When to Start Thinking About Retirement Income Planning

You know it’s important to plan for retirement. But when is the right time to start?

The answer might surprise you.

The best time to start thinking about your retirement income strategy is when you get your first job. For most of us, that ship has sailed. But good news! It’s never too late. (And it’s never too early, either.)

The sooner you start planning for retirement, the better off you’ll be. Why? Because the younger you are when you start saving, the more you’ll have later. This might seem like a no-brainer, but to get a better idea of what we’re really talking about, let’s look at the some actual numbers.

To get a rough idea how much your retirement accounts will grow over the years, let’s figure a 4% annual return on your funds. Of course, there are many different types of investments and savings accounts, but 4% is a pretty good ballpark estimate.

If you put away just $5,000 a year starting at age 30, then by age 70, you’d have about $475,000 in your savings account.

If you wait until age 40 to start putting away that same $5,000 a year, then by age 70, you’d have about $281,000 in that account.

If waiting ten years could cost you $194,000, don’t you want to start saving right now?*


Your Retirement Reality Tip

To get your maximum benefits, try to delay beginning your Social Security benefits until age 70.


But wait—there’s more good news. There are other ways to fund your retirement, in addition to traditional savings and investment accounts. Social Security, annuities, 401(k)s, CDs, pensions: the options abound. So don’t panic. Just start planning.

To get a rough idea where you stand now, take the How Far Will Your Money Go? assessment.

Retirement Milestones

We’ve already said that when it comes to retirement income planning, sooner is better—though it’s never too late. To give you some real numbers to think about, here are some of the major milestones on the path to retirement:

  • First 401(k) or Roth IRA – You might have opened a 401(k) or a Roth IRA when you got your first job, or sometime after that. Whenever you did, if you did, it marked the first big step toward securing your financial future. Opening these accounts early is one of the best things you can do.
  • 50th birthday – At age 50, the so-called “catch-up” provision kicks in. These provisions let you contribute extra money to your 401(k), Roth IRA, or other qualified retirement account. If you didn’t start saving early, this is a great chance to increase your contributions and pump up your savings.
  • 59½ birthday – This half-birthday is a big one. You can start taking money out of your qualified accounts, such as your 401(k), without the 10% early withdrawal penalty. Remember, you’ll have to pay taxes on any money you take out. And if you can leave your money in longer, do. You could be around for another 30 or 40 years!
  • 62nd birthday – You can begin taking Social Security benefits now, but before you do, consider that your checks could be more substantial if you wait a few more years.

=-=-=-=-=

### Exercise prompt
Resume the retirement income planning article above, continuing it from its last line.

### Data
=-=-=-=-=

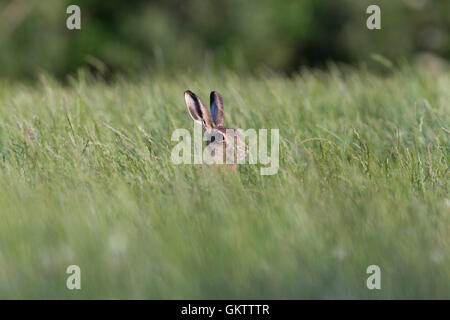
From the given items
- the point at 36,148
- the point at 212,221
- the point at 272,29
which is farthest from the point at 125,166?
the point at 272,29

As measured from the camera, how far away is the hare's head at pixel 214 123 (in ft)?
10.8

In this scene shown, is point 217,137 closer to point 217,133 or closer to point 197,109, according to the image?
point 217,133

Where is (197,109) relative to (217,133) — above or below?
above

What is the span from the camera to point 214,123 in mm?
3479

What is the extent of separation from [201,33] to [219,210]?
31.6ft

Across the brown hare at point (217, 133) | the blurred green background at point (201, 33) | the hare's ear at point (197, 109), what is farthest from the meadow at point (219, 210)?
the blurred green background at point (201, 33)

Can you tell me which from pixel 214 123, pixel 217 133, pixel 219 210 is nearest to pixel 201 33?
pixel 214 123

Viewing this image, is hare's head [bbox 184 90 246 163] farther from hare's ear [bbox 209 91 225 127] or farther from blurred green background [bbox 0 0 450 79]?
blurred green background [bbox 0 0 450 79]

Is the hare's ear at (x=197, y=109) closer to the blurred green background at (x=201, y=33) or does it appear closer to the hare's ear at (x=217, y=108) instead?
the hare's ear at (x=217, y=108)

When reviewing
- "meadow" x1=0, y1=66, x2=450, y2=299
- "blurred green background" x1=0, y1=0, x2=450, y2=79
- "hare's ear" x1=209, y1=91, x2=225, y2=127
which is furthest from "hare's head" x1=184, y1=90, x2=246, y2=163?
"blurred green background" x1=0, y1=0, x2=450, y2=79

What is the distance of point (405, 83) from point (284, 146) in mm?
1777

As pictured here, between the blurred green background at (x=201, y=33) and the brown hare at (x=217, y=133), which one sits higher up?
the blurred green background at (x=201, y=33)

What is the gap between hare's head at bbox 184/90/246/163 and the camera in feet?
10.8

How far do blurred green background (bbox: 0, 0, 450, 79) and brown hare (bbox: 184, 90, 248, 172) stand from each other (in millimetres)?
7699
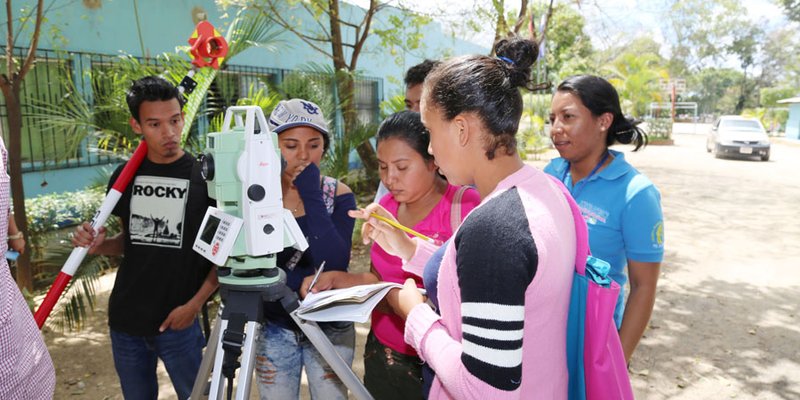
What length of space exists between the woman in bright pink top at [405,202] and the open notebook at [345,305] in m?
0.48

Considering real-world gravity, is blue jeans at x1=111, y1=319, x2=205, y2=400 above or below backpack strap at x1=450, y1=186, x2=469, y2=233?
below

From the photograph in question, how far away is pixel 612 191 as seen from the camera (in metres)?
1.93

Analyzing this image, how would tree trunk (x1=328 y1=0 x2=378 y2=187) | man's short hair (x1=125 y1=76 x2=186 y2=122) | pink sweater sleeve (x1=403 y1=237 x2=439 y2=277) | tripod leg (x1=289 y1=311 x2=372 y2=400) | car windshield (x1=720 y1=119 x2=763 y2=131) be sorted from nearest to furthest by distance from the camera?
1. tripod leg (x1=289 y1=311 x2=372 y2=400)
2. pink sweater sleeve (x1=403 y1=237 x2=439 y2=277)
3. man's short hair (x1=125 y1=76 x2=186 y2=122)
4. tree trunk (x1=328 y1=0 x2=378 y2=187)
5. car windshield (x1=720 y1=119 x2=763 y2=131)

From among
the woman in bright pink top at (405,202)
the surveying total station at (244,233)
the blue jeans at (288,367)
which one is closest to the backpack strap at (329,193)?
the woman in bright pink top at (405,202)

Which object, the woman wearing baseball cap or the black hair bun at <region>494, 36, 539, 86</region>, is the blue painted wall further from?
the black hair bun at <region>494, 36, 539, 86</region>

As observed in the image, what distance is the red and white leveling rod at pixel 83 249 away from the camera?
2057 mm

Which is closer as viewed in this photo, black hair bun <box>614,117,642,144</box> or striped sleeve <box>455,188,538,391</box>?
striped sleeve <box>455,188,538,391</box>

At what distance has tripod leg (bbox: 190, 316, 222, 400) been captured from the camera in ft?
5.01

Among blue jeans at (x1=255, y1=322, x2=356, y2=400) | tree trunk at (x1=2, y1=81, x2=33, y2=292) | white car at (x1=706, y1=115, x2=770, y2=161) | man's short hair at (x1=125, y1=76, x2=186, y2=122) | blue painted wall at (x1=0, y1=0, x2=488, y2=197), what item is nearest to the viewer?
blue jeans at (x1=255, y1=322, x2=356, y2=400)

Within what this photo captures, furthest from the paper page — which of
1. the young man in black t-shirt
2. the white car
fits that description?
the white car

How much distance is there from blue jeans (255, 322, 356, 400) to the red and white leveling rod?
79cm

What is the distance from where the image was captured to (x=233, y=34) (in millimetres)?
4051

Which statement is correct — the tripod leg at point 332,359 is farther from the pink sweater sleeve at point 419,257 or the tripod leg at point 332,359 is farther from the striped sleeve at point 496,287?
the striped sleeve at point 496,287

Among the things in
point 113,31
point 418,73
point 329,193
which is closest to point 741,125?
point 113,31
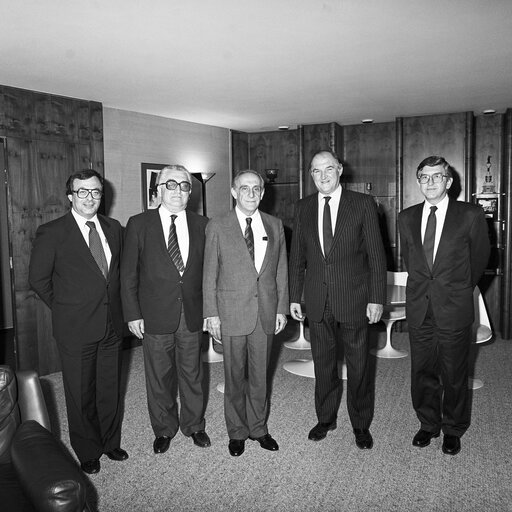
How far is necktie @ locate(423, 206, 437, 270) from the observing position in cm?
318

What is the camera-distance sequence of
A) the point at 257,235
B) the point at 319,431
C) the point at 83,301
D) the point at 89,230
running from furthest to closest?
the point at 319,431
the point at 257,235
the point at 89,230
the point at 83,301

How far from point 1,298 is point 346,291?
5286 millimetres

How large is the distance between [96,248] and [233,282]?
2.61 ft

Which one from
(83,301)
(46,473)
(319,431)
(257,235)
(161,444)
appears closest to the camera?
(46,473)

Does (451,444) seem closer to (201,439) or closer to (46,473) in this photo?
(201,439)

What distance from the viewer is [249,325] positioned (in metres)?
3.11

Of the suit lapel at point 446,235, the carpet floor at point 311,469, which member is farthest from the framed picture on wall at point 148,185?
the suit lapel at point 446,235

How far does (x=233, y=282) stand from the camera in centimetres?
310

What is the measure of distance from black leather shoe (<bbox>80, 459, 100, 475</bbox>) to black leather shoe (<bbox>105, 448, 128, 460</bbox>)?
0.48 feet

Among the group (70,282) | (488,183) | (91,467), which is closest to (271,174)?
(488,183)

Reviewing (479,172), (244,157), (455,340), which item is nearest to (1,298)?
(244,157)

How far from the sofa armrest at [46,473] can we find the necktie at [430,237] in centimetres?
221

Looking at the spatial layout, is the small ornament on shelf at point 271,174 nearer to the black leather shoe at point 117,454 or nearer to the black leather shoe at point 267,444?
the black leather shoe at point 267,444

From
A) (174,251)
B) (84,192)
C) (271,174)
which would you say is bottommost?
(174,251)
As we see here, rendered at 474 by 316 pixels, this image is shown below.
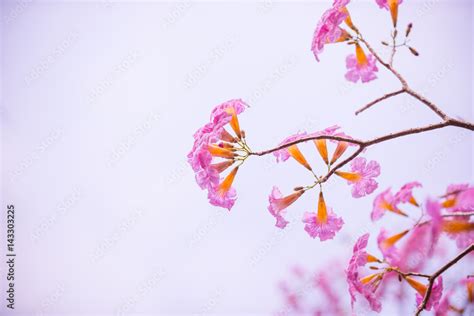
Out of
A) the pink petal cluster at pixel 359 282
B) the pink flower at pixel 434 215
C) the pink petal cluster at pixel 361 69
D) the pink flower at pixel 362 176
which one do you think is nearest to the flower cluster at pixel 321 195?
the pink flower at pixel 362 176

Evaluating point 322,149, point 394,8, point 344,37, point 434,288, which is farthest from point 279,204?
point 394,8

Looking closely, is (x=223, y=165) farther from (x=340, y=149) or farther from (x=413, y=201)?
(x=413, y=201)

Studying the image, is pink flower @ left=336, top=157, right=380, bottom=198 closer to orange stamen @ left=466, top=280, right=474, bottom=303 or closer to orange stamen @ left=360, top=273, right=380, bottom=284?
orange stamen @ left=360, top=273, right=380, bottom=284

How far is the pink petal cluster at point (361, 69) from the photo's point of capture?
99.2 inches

=-=-=-=-=

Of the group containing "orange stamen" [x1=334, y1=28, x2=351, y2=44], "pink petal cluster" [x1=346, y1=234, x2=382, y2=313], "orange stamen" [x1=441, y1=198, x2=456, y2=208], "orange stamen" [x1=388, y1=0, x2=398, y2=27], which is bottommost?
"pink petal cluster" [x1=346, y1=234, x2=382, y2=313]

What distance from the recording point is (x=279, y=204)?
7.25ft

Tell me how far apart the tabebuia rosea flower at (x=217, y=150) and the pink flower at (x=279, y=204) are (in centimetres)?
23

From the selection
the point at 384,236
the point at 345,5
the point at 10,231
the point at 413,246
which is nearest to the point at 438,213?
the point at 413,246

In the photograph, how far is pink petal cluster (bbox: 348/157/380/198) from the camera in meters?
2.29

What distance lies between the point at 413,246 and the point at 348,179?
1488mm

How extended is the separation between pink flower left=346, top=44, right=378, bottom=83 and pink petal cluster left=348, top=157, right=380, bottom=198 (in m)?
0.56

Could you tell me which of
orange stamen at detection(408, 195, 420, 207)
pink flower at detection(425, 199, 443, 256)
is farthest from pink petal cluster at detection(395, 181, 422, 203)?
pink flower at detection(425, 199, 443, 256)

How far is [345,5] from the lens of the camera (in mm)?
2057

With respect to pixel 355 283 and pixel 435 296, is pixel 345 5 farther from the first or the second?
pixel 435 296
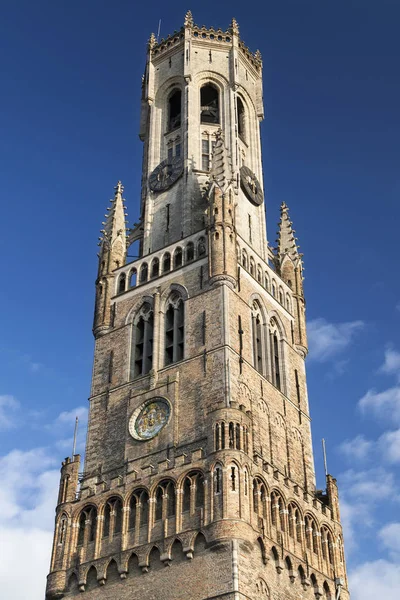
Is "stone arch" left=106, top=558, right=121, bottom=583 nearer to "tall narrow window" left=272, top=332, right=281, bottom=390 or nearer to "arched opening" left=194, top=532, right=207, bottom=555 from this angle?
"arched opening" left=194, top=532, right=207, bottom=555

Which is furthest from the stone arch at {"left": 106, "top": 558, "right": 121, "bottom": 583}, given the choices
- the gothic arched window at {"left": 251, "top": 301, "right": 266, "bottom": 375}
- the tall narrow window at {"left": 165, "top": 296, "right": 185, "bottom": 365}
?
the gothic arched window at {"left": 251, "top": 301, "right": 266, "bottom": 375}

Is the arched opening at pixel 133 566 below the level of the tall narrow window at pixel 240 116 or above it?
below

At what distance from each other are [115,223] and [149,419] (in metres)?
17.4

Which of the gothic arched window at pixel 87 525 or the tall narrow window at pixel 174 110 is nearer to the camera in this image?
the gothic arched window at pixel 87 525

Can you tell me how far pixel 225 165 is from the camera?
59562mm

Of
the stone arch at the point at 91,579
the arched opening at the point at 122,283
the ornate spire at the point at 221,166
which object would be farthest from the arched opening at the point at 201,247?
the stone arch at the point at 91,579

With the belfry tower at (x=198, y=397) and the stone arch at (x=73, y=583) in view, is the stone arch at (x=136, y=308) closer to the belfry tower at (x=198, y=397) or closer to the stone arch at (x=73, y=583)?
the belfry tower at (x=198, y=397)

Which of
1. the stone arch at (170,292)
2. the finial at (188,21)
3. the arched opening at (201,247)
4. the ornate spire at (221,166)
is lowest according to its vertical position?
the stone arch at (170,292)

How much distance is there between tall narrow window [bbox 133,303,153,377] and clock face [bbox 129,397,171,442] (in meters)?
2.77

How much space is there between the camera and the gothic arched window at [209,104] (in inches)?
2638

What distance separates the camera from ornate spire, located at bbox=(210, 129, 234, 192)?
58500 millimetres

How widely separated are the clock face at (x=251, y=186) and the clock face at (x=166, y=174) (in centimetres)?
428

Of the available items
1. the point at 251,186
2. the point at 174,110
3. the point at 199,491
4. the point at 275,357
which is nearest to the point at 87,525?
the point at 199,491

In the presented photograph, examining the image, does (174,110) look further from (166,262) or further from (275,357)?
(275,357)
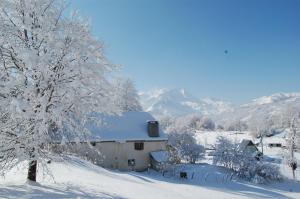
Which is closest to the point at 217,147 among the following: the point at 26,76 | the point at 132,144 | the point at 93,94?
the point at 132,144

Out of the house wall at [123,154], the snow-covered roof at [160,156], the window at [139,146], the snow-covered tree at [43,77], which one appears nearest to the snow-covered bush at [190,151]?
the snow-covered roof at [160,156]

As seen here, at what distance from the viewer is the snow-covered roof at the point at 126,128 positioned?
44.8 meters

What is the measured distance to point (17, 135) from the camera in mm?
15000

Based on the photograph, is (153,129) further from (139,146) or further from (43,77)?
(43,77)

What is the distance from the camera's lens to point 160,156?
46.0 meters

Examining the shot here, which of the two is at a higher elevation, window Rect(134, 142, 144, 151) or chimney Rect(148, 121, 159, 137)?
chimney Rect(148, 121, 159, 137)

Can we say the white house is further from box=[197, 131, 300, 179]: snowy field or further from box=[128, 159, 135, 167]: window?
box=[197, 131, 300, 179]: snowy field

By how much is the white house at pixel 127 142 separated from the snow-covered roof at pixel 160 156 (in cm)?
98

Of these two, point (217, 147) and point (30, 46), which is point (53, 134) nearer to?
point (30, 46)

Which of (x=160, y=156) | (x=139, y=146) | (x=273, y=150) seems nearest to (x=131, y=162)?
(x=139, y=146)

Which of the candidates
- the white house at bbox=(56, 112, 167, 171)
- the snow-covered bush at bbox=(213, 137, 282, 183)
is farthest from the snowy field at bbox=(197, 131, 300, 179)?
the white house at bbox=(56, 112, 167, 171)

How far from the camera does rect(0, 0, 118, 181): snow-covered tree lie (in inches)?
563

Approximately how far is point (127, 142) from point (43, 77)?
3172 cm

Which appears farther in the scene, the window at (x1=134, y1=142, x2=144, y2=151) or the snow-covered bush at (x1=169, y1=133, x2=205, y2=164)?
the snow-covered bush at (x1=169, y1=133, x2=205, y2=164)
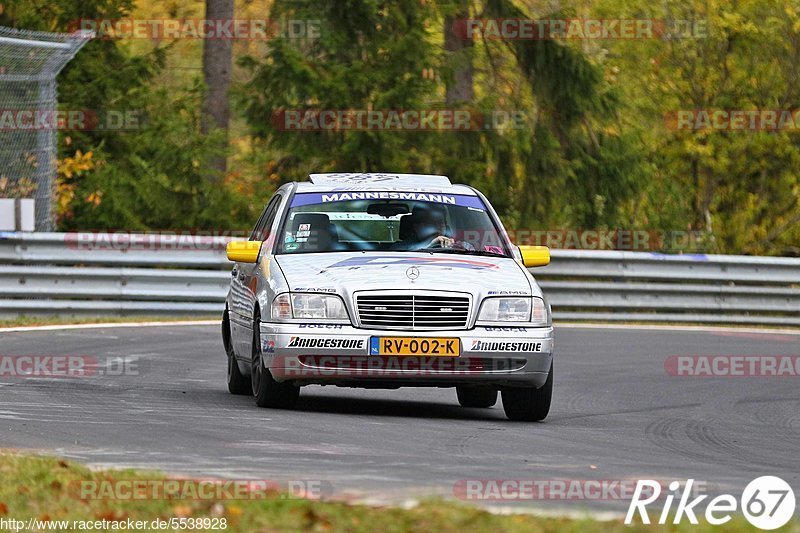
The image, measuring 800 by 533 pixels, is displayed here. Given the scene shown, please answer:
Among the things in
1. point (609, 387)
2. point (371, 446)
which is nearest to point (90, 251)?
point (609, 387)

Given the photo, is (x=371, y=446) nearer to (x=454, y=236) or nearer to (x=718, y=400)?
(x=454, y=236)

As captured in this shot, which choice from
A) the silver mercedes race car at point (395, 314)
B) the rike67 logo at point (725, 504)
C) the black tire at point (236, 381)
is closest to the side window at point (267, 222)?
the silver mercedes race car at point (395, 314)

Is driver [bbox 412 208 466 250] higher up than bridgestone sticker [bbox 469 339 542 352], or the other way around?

=-=-=-=-=

### Answer for the task
  • 65th birthday – You’ll be able to enroll in Medicare now. This could save you on health insurance premiums, allowing you to put more money away if you haven’t retired yet.
  • 70 1/2 birthday – Now is the time when you must start taking payouts from your qualified retirement accounts. You don’t have a choice! You’re required to start withdrawing a portion now. If you don’t, there are substantial IRS penalties.

If Social Security, any pensions you might have, and your other retirement accounts aren’t going to be enough to last throughout your retirement, consider setting up a stream of guaranteed income, like an annuity.** Talk to one of our representatives to find out more.

* This hypothetical example is for informational purposes only and is not indicative of past, nor intended to predict future performance of any product. The use of alternate rate, premium and withdrawal assumptions could produce significantly different results.

**Guaranteed income can be generated through the use of annuities. Annuities are insurance products backed by the claims-paying ability of the issuing company; they are not FDIC insured; are not obligations or deposits of, and are not guaranteed or underwritten by any bank, savings and loan or credit union or its affiliates; are unrelated to and not a condition of the provision or term of any banking service or activity. Annuities may be subject to fees and or surrender charges, which vary by product.

This material has been prepared for informational and educational purposes only. It is not intended to provide, and should not be relied upon for, accounting, legal, tax or investment advice. Please consult with a professional specializing in these areas regarding the applicability of this information to your situation. The presenters of this information are not associated with, or endorsed by, the Social Security Administration or any other government agency.